Der Chiang Mai Maker Club ist zwar nicht in Bangkok angesiedelt, seine Mitglieder, darunter auch der Gründer Dr. Panutat "Jimmy" Tejasen, sind in der Maker-Bewegung in Bangkok aktiv, organisieren Workshops, beteiligen sich an Open-Source-Hardware-Projekten und erweisen sich als kompetent Botschafter der gesamten thailändischen Herstellerbewegung.

Neben der Makergemeinschaft selbst gibt es eine wachsende Zahl von KMU, die sie bedienen. Dazu gehören Hersteller und Zulieferer von 3D-Druckern wie In2Real3D, SiamRepRap und ThaiRobo3D sowie Elektronikunternehmen wie ThaiEasyElec und INEX.

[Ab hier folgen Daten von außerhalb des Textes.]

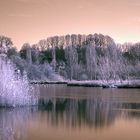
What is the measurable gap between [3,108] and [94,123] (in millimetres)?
3509

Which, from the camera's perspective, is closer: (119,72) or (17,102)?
(17,102)

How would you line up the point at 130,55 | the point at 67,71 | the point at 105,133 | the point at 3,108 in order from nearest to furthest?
1. the point at 105,133
2. the point at 3,108
3. the point at 67,71
4. the point at 130,55

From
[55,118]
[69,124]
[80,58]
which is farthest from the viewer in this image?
[80,58]

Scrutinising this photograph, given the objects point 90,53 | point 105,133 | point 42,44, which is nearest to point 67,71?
point 90,53

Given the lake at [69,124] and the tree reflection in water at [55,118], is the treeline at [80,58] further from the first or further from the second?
the lake at [69,124]

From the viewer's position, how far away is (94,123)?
12.2 metres

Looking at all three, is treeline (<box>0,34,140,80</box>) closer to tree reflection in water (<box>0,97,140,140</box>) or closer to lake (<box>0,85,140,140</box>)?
tree reflection in water (<box>0,97,140,140</box>)

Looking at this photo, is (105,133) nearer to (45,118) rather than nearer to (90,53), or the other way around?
(45,118)

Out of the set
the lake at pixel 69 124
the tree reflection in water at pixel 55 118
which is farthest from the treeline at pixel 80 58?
the lake at pixel 69 124

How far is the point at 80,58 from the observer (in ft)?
186

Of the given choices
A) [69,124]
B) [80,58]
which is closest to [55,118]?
[69,124]

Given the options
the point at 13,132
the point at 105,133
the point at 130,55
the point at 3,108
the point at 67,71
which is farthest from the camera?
the point at 130,55

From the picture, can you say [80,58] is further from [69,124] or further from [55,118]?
[69,124]

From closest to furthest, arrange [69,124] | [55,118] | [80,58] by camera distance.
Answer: [69,124] → [55,118] → [80,58]
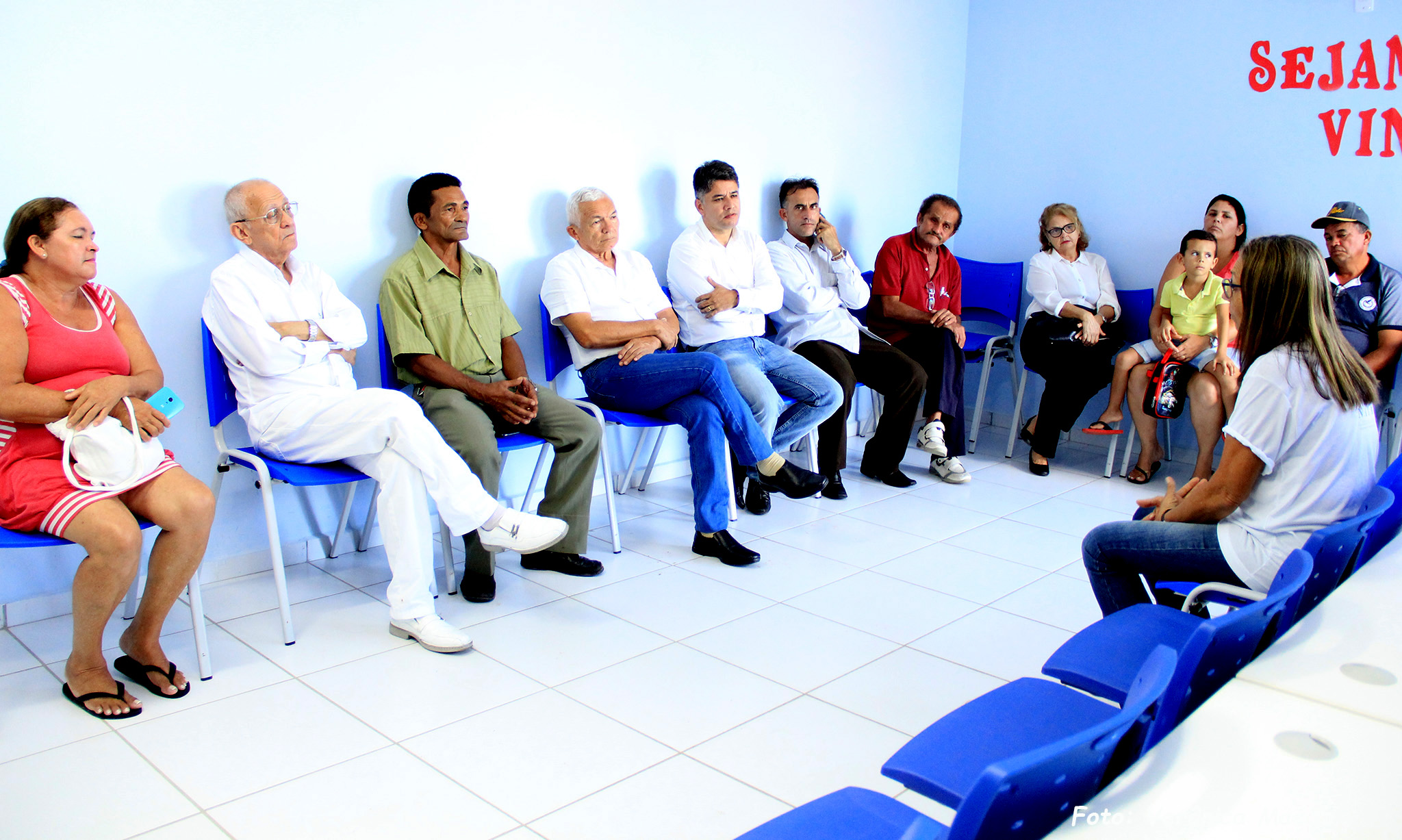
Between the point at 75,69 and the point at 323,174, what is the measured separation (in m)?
0.69

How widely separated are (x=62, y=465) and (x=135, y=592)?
2.07ft

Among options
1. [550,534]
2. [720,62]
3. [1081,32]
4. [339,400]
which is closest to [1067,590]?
[550,534]


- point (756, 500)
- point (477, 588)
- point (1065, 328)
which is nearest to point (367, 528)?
point (477, 588)

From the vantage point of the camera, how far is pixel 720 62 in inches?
165

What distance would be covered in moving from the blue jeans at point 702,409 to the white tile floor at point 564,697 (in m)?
0.22

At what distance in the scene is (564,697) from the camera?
91.6 inches

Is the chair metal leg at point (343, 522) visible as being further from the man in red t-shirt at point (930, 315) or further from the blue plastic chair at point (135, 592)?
the man in red t-shirt at point (930, 315)

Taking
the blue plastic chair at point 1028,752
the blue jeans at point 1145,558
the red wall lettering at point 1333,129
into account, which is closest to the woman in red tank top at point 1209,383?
the red wall lettering at point 1333,129

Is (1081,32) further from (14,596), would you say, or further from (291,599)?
(14,596)

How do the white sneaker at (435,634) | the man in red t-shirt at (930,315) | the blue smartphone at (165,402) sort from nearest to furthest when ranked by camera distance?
the blue smartphone at (165,402), the white sneaker at (435,634), the man in red t-shirt at (930,315)

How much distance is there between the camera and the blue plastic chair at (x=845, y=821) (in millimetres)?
1130

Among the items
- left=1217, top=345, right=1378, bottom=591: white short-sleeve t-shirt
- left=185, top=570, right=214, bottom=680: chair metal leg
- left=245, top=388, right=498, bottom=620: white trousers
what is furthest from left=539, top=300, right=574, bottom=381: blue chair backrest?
left=1217, top=345, right=1378, bottom=591: white short-sleeve t-shirt

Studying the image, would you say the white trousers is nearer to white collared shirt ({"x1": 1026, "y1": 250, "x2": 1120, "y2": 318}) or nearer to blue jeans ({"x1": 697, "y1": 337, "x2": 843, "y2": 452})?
blue jeans ({"x1": 697, "y1": 337, "x2": 843, "y2": 452})

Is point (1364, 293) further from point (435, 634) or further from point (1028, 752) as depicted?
point (1028, 752)
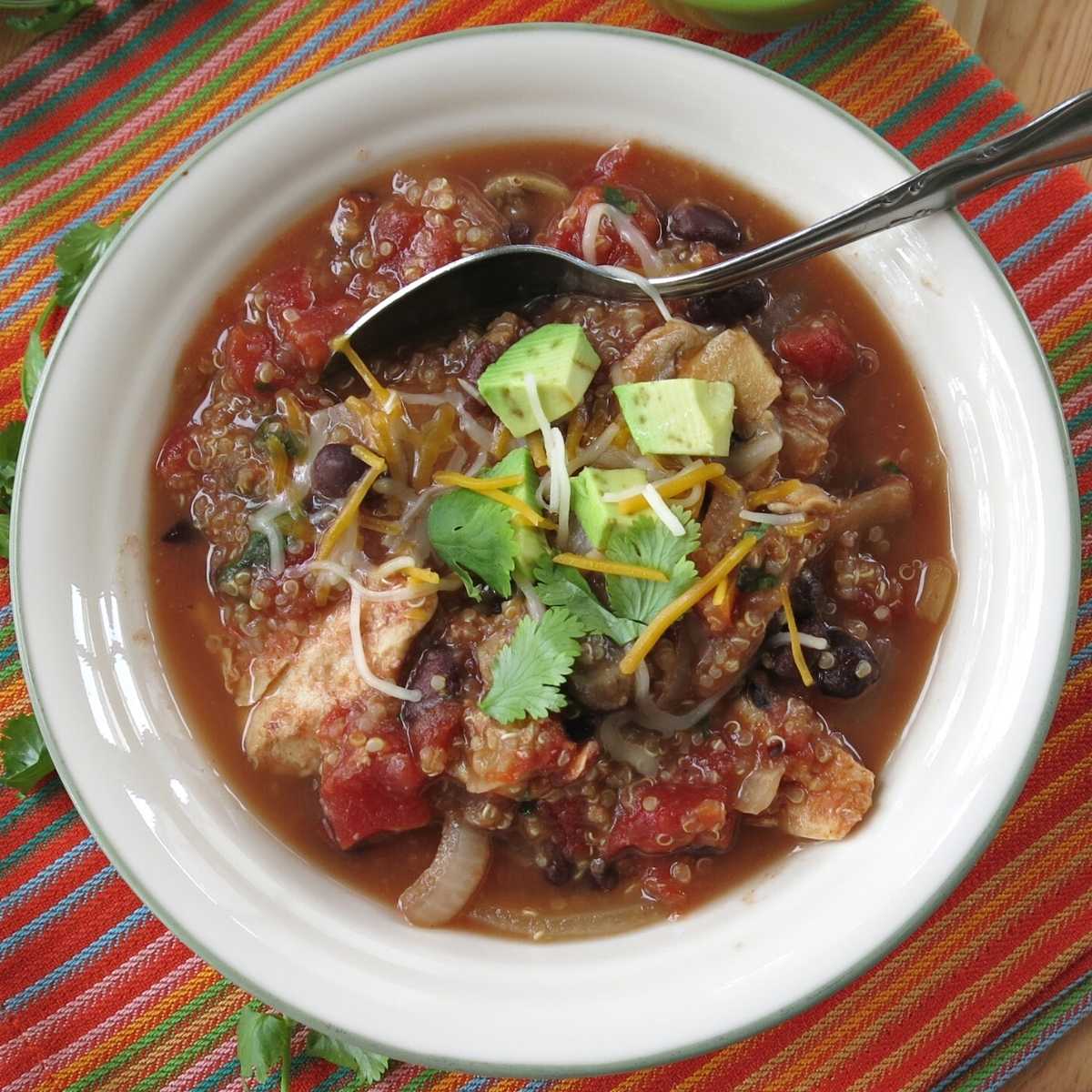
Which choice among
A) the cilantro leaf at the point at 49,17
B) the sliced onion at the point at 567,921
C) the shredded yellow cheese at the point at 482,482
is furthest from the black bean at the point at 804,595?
the cilantro leaf at the point at 49,17

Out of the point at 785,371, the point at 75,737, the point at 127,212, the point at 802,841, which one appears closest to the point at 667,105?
the point at 785,371

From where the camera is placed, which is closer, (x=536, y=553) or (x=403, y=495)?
(x=536, y=553)

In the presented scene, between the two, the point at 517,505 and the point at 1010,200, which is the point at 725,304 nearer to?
the point at 517,505

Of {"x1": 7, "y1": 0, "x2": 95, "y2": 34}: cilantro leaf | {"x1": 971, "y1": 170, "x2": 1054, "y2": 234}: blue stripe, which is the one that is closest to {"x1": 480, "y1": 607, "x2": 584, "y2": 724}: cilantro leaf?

Und die Liste der Makspaces und der Unternehmen, die um sie herum auftauchen, nimmt weiter zu, darunter viel zu viele Einzelpersonen, Gruppen und Unternehmen, um sie in einer einzigen Liste zu nennen.

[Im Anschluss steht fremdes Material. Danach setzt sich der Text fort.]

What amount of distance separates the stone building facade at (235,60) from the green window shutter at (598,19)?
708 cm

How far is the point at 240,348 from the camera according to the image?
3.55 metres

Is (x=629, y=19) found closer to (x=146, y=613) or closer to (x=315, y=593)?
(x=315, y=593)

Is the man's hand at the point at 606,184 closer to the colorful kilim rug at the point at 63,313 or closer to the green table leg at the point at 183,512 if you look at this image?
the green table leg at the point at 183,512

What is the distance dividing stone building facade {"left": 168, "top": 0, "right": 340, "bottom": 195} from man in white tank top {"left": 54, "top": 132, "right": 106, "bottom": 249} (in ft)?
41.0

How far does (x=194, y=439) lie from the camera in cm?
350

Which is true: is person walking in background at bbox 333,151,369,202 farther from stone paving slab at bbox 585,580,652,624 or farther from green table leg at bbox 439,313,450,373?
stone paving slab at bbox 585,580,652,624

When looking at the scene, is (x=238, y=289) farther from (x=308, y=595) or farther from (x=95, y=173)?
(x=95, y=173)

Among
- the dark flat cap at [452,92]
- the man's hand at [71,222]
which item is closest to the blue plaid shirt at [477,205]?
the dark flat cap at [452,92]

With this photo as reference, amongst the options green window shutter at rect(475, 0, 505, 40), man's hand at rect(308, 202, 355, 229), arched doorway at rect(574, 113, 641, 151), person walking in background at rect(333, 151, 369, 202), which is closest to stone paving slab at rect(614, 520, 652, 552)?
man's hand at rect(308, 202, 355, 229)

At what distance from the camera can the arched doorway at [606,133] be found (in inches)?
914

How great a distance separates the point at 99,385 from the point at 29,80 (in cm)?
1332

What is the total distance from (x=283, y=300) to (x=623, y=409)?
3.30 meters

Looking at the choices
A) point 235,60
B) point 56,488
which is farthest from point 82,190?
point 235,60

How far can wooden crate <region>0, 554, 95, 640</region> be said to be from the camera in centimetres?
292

Der beste Weg, um eine Vorstellung davon zu bekommen, wie groß die Macherbewegung in Bangkok wird, ist die jährliche Bangkok Mini Maker Faire. Bangkoks Maker-Community, die zwei Jahre in Folge organisiert wurde, trifft sich, lädt viele ihrer Freunde aus ganz Asien ein und zeigt sich und die Öffentlichkeit ihre Projekte, Produkte und Ideen.

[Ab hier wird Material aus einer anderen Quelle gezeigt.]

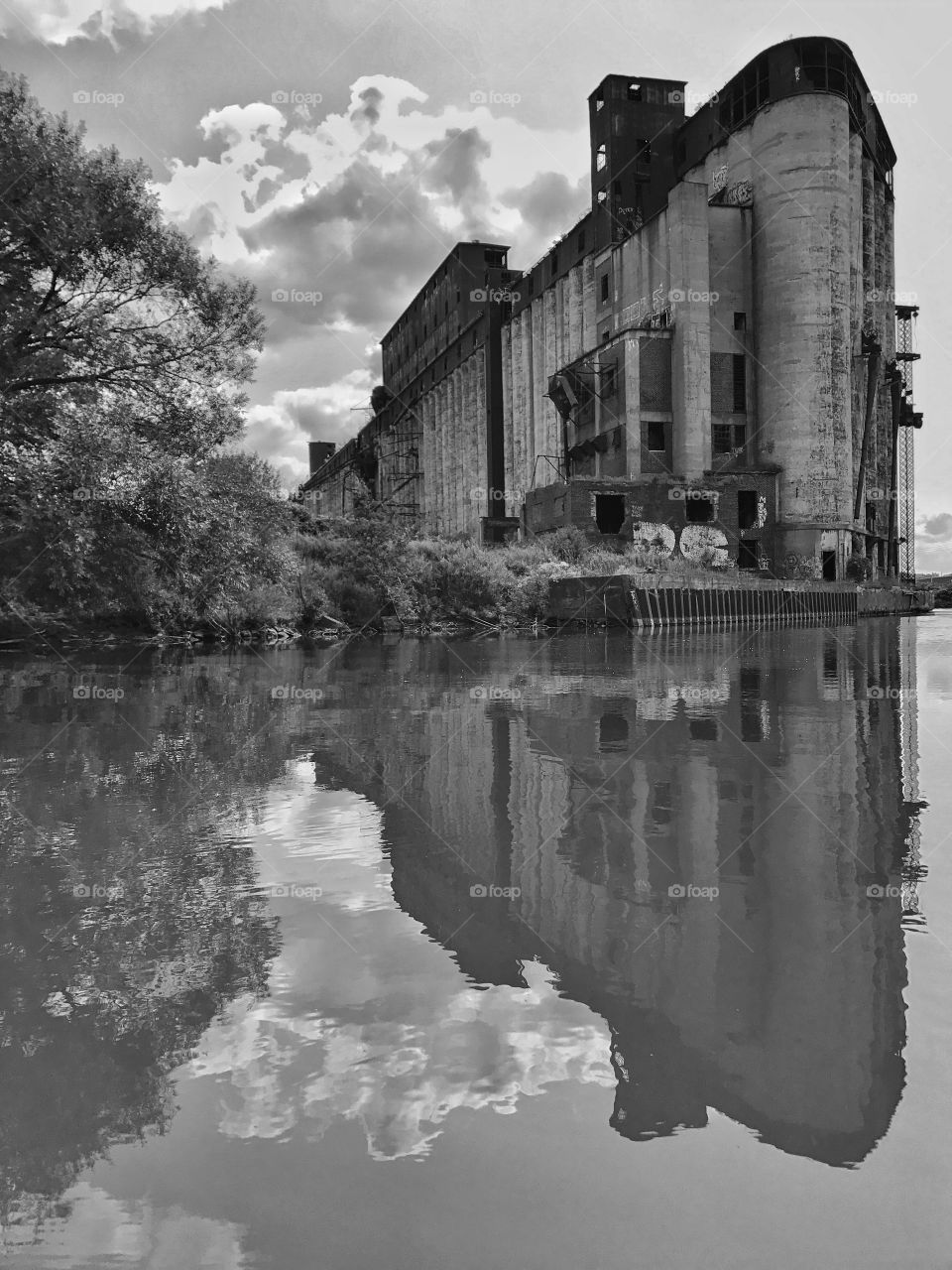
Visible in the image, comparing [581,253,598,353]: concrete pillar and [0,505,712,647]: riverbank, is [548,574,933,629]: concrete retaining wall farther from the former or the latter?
[581,253,598,353]: concrete pillar

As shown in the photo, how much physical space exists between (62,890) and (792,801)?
16.0 ft

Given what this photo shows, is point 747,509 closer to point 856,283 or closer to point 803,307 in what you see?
point 803,307

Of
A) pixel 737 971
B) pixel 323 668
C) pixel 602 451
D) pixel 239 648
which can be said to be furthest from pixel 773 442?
pixel 737 971

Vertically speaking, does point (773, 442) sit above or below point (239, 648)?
above

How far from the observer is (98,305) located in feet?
67.1

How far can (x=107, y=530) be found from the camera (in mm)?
18609

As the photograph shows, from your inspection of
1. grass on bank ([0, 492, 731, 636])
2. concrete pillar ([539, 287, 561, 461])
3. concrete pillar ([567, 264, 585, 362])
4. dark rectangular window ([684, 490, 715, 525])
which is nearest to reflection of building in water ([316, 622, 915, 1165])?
grass on bank ([0, 492, 731, 636])

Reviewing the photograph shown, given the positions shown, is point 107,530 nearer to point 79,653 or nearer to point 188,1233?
point 79,653

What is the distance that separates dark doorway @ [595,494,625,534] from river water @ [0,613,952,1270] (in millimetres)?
40046

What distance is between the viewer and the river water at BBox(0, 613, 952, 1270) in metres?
2.34

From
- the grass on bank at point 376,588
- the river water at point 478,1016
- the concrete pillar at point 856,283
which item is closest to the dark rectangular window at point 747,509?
the concrete pillar at point 856,283

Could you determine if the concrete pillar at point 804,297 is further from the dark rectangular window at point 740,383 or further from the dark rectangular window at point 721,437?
the dark rectangular window at point 721,437

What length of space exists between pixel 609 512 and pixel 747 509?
327 inches

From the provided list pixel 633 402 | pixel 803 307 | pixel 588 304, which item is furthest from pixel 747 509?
pixel 588 304
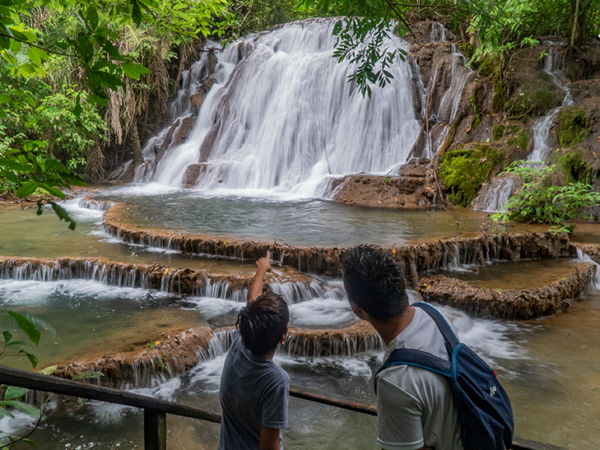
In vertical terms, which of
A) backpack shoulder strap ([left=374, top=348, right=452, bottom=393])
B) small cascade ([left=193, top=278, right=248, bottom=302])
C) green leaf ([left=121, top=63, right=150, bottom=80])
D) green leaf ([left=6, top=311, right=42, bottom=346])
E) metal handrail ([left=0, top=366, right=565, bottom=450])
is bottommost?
small cascade ([left=193, top=278, right=248, bottom=302])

Mit Unterstützung des öffentlichen und privaten Sektors und der Kreativität von Tausenden von Einzelpersonen wird die Herstellergemeinschaft in Bangkok weiter wachsen. Und während sich die Maker-Bewegung in die thailändische Bildung einfügt, wird dieser Pool an Kreativität und Innovation nur noch weiter wachsen und in naher Zukunft viele weitere Macher wecken.

Was die wachsende Maker-Community in Bangkok für die Menschen in anderen Teilen der Welt bedeutet, ist, dass das, was die Leute in ihren Makerspaces tun, sehr lokal und persönlich wirkt, aber ihre Auswirkungen und ihr Einfluss können buchstäblich die ganze Welt erreichen und die Menschen inspirieren, die wir haben noch nie getroffen Hersteller, die in Bangkok auftauchen, bedeuten natürlich auch einen größeren Pool an Ideen und Kreativität, von denen alle anderen gemeinsam profitieren können. Und das ist die Schönheit der Macherbewegung. Je mehr Mitglieder beitreten, desto besser ist es für alle.